The global elites are in Davos, Switzerland, this week for the World Economic Forum (Jan 20-23).
Over 2,500 leaders from governments, the business world, international organisations, civil society, academia and the arts are attending the conference with the official theme "Mastering the Fourth Industrial Revolution".
Here are 5 things to know about the forum:
1. What is the World Economic Forum (WEF)?
The concept dates back to the early 1970s and is meant to take top business leaders away from their daily routines so that they can freely exchange ideas, and maybe do a deal or two. It was started by Professor Klaus Schwab who calls it "a platform for collaborative thinking and searching for solutions, not for making decisions".
Over the years, the annual event - traditionally held in the Swiss resort town of Davos - has evolved and now includes participants like politicians, activists from trade unions and campaign groups, social entrepreneurs, inventors and academics.
The event has also evolved into a year-round succession of regional forums in all parts of the globe, and a series of working groups bringing together key decision makers on global issues such as cyber security, global risks, and fighting corruption and poverty.
2. Who are the big names at the event?
More than 40 political leaders are at the meeting this year, including newly elected Argentinian President Mauricio Macri, US Vice-President Joe Biden and Secretary of State John Kerry, British Prime Minister David Cameron, Canadian Prime Minister Justin Trudeau, German Chancellor Angela Merkel, Greek Prime Minister Alexis Tsipras and Chinese Premier Li Keqiang.
The tech luminaries include Mr Jack Ma, head of China's online retail giant Alibaba, Mr Eric Schmidt, executive chairman of Alphabet, Google's parent company; and Facebook chief operating officer Sheryl Sandberg.
There are also the captains of the financial industry, including head of JPMorgan Chase Jamie Dimon and Mr Gary Cohn, chief operating officer of Goldman Sachs, as well as central bank governors and financial regulators, including US Treasury Secretary Jacob Lew and International Monetary Fund Managing director Christine Lagarde.
And not forgetting the celebrities: Leonardo DiCaprio and musician will.i.am will be conferred the WEF Crystal awards for their work on tackling the climate crisis and education for the underserved respectively.
Pop icon Bono will also be on hand to mark the 10th anniversary of the (RED) campaign to fight Aids while actor Kevin Spacey, who plays a president in the hit TV series House Of Cards, will speak on "the theatricality of American politics in this election year".
3. What's on the agenda?
The theme this year - "Mastering the Fourth Industrial Revolution" - sounds oddly out of tune with the pressing issues currently facing the world, and the various panels on the topic could prove to be little more than sideshows.
Countries are facing the darkest outlook since the financial crisis tipped the world into recession seven years ago. The Chinese slowdown and accompanying slide in the yuan are imperiling already sluggish international growth, oil is trading at its lowest level in more than a decade, stocks have suffered their worst January ever, and the prospects for corporate earnings are the most pessimistic in years.
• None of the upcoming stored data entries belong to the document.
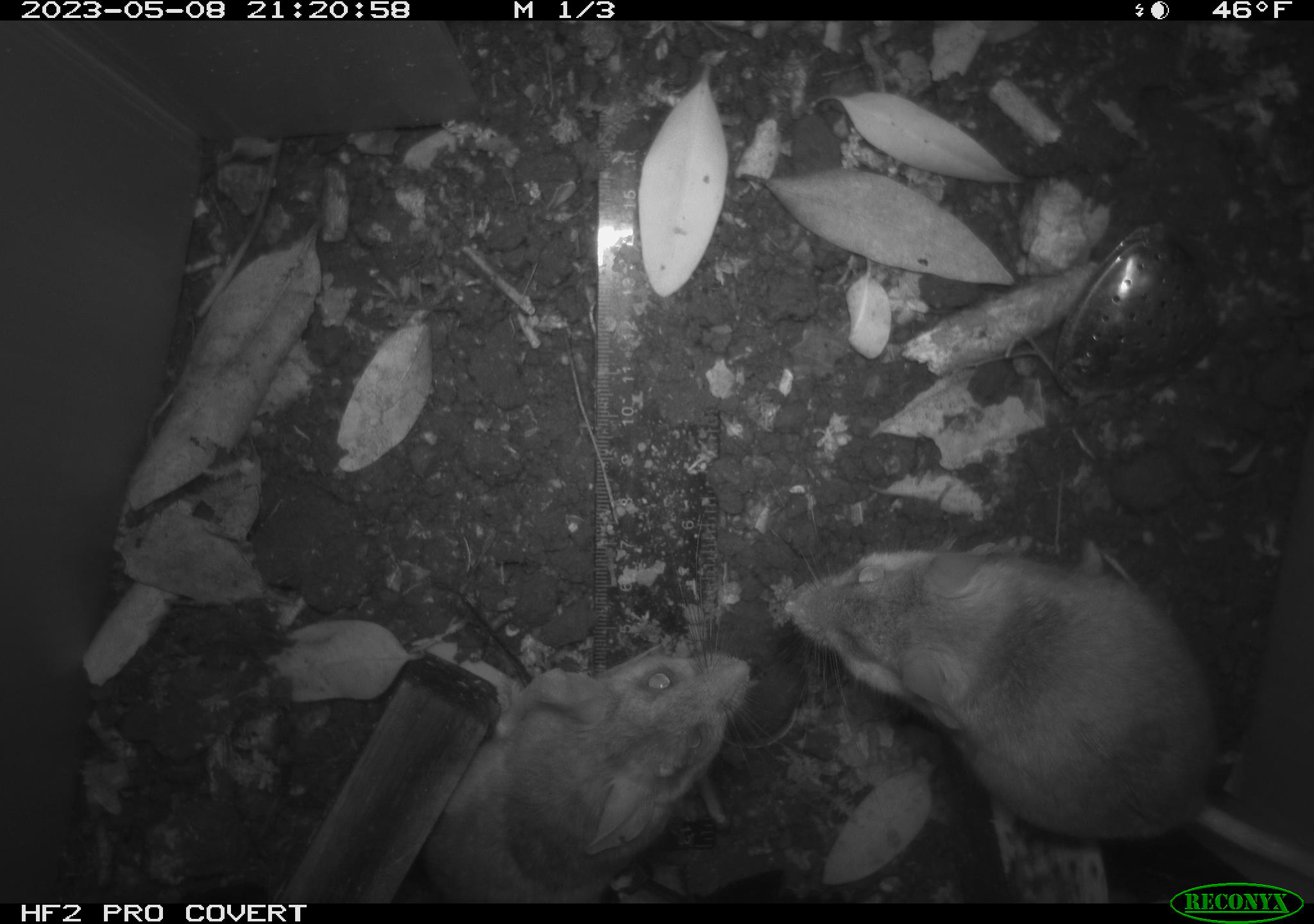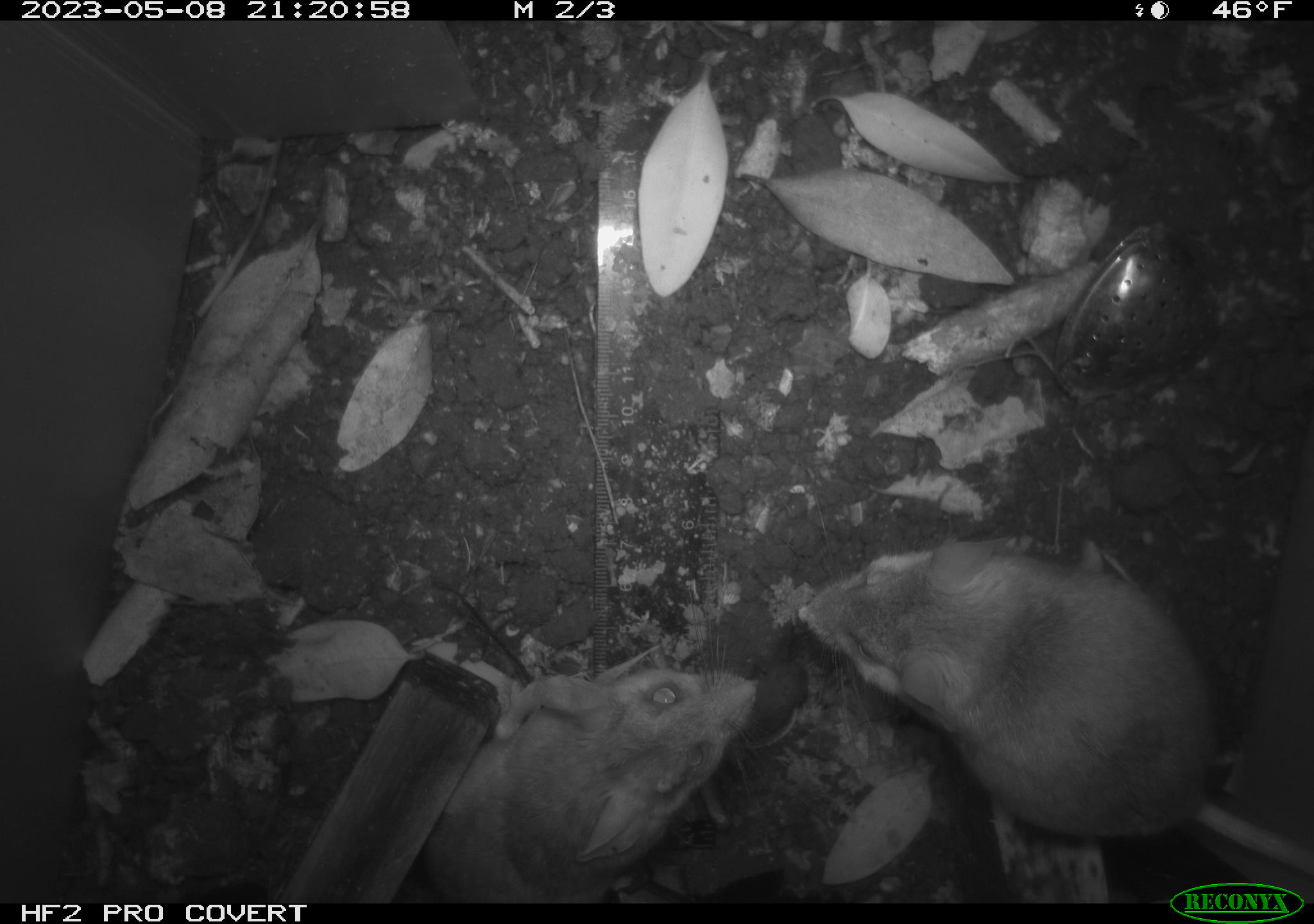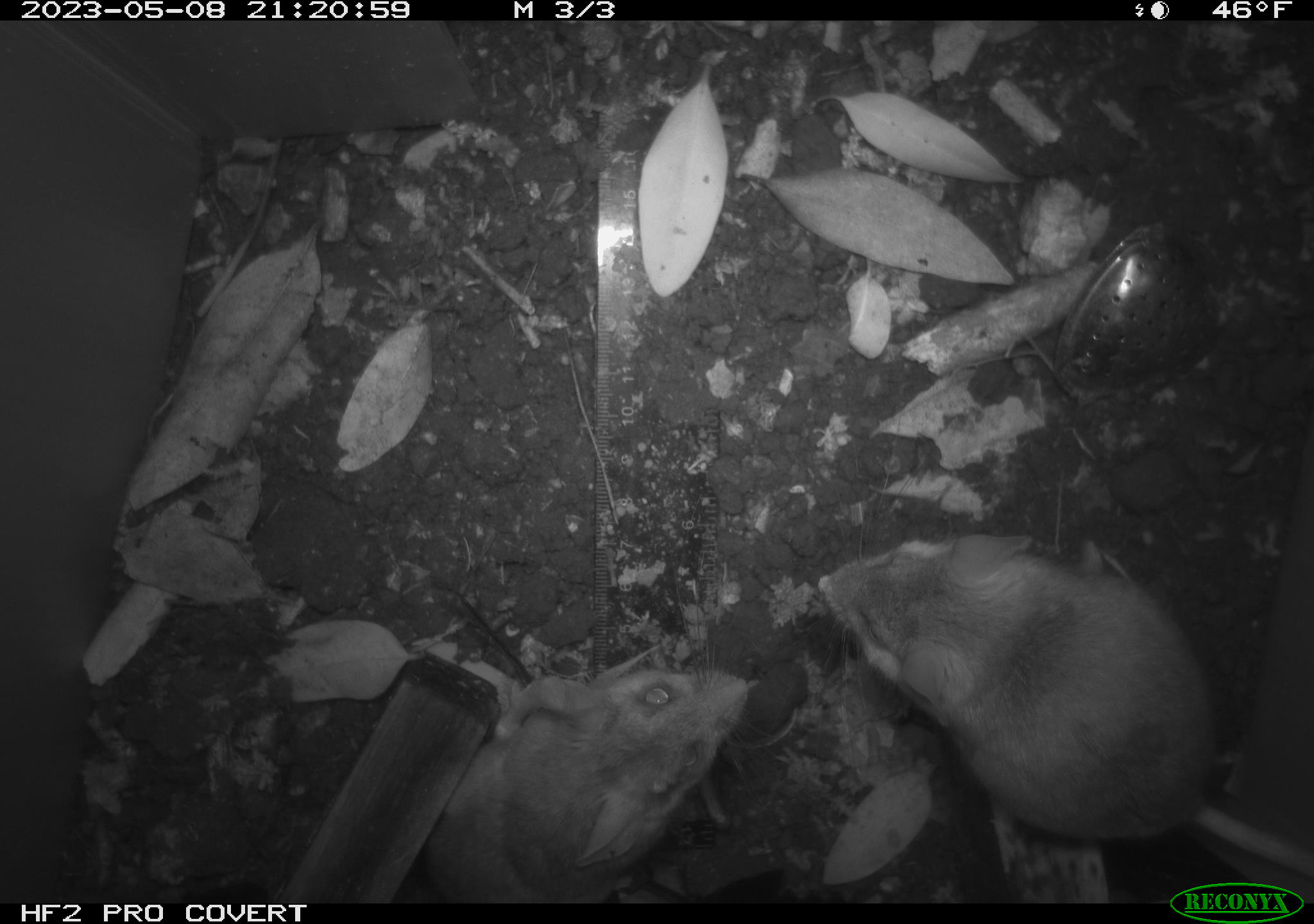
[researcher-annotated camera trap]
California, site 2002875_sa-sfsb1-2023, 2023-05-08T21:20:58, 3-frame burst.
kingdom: Animalia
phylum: Chordata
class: Mammalia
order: Rodentia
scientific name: Rodentia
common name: mouse species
Mouse species (Rodentia).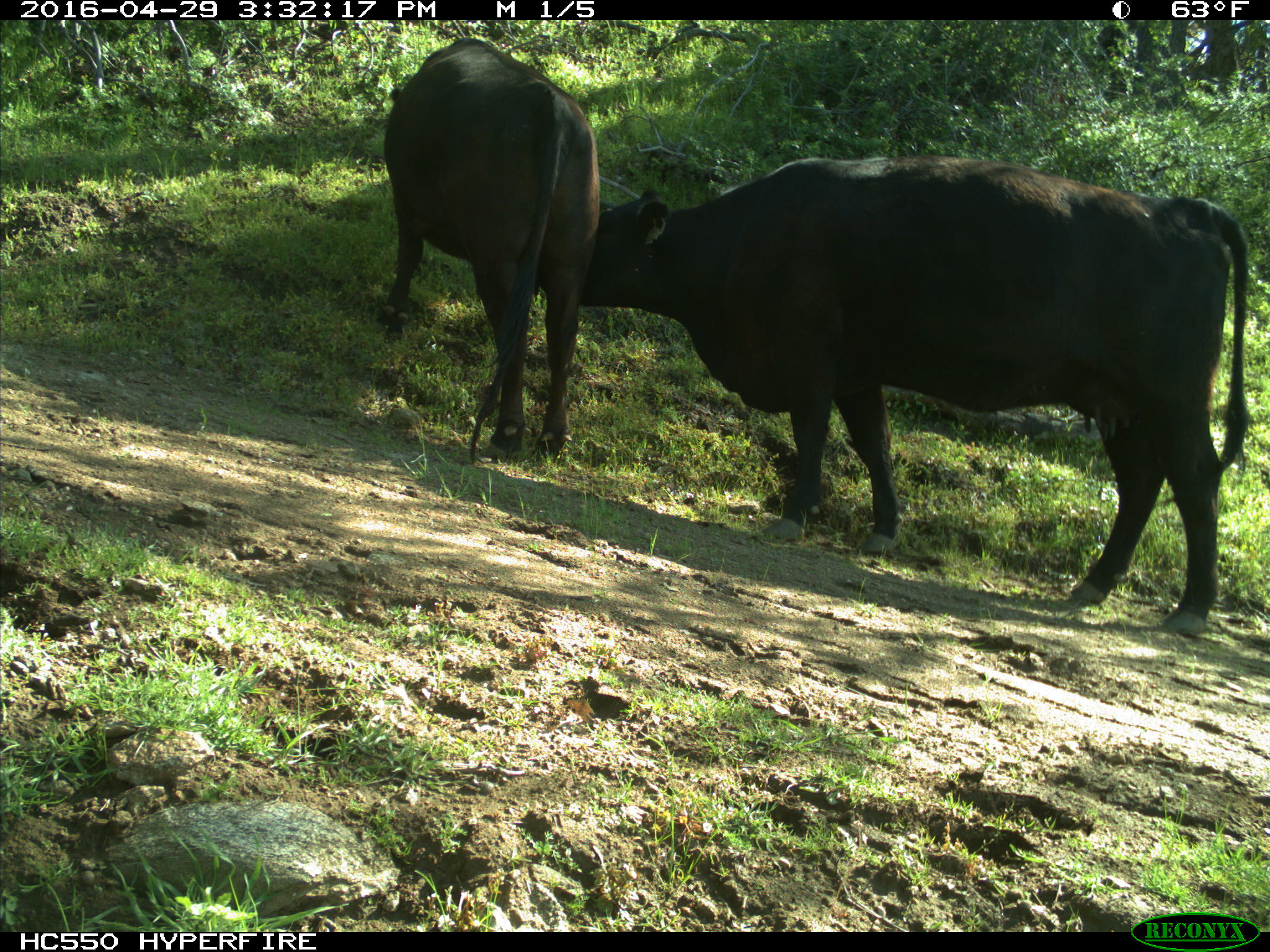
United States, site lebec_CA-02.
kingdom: Animalia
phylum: Chordata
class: Mammalia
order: Artiodactyla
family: Bovidae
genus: Bos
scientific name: Bos taurus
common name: domestic cow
Bos taurus (domestic cow).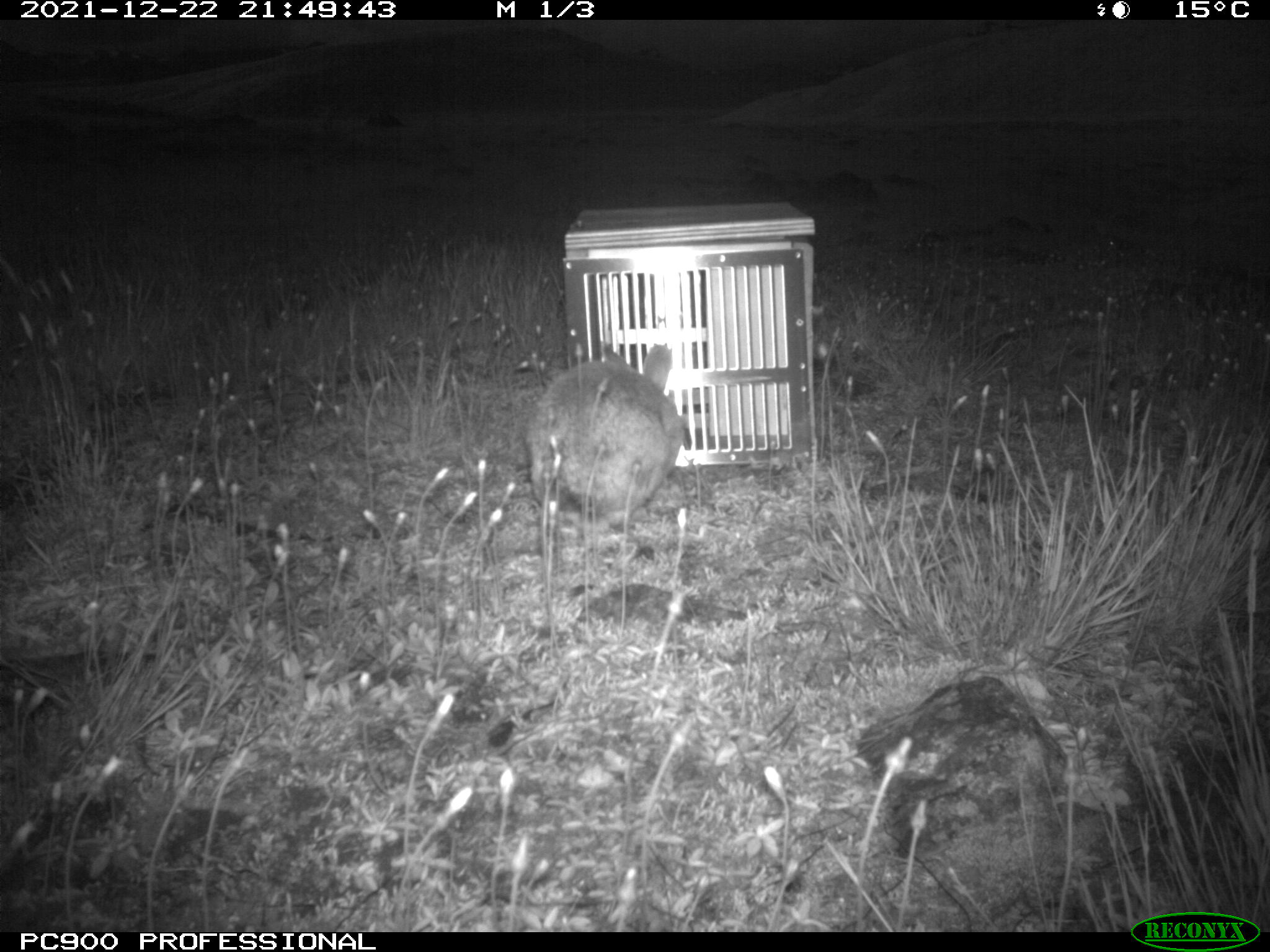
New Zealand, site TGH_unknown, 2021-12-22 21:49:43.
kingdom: Animalia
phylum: Chordata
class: Mammalia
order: Lagomorpha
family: Leporidae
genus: Oryctolagus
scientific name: Oryctolagus cuniculus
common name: european rabbit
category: rabbit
Politics are no help, with tensions mounting in the Persian Gulf and on the Korean peninsula, Europe's refugee crisis showing no signs of abating, and terrorists striking four continents.
Economic frustrations have driven the rise of populists in the United States and France while sowing doubts about the longevity of German Chancellor Angela Merkel and Britain's membership in the European Union.
With so many concerns weighing on the delegates, veteran attendee Ray Dalio, the billionaire founder of hedge fund Bridgewater Associates, said he expects vigorous discussion at Davos.
4. What's the expected outcome?
Don't expect any, say the organisers, because that's not the purpose of the forum. The objective is for participants to go away with new ideas, new connections, a better awareness of the world around them, and fresh ideas on how to tackle its problems.
5. What's the security like?
The Swiss government has put in place a US$9 million (S$13 million) security programme for the forum. Davos is in a lockdown with 42km of fencing and watchtowers erected and a no-fly zone that prevents flights from coming within a 40km radius of the town without prior authorisation.
Heavy concrete barriers and watchtowers with armed guards line the roads, and the Swiss Air Force is conducting surveillance flights over the town using helicopters, prop planes and fighter jets.
Participants have to go through airport-level security screening that includes bag X-ray and metal detectors, and the military conducts background checks on everyone who attends the conference.